=== YOUR ASSIGNMENT ===
Exclude the pictures and transcribe the rest of the data below exactly.

=== COLLECTED DATA ===
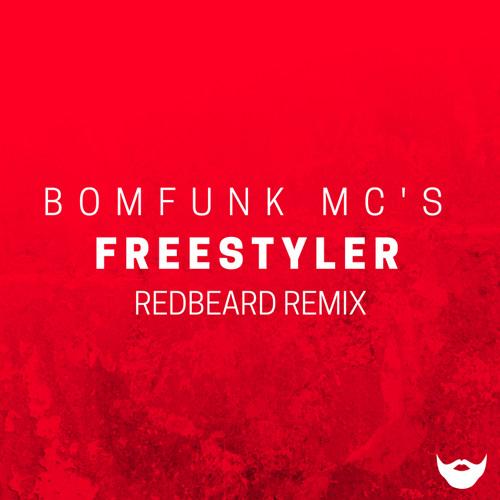 Bomfunk Mc's - Freestyler (RedBeard Remix) [Free DL]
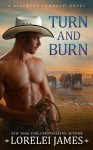 Turn and Burn (Blacktop Cowboys) - Lorelei James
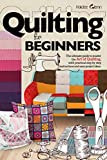 Quilting For Beginners: The Ultimate Guide to Master the Art of Quilting, with Practical Step-by-Step Instructions and Easy Project Ideas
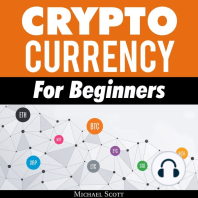 Cryptocurrency for Beginners: A Complete Guide to Understanding the Crypto Market from Bitcoin, Ethereum and Altcoins to ICO and Blockchain Technology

=== ANSWER TO THIS TASK ===
 Bomfunk Mc's - Freestyler (RedBeard Remix) [Free DL]
 Turn and Burn (Blacktop Cowboys) - Lorelei James
 Quilting For Beginners: The Ultimate Guide to Master the Art of Quilting, with Practical Step-by-Step Instructions and Easy Project Ideas
 Cryptocurrency for Beginners: A Complete Guide to Understanding the Crypto Market from Bitcoin, Ethereum and Altcoins to ICO and Blockchain Technology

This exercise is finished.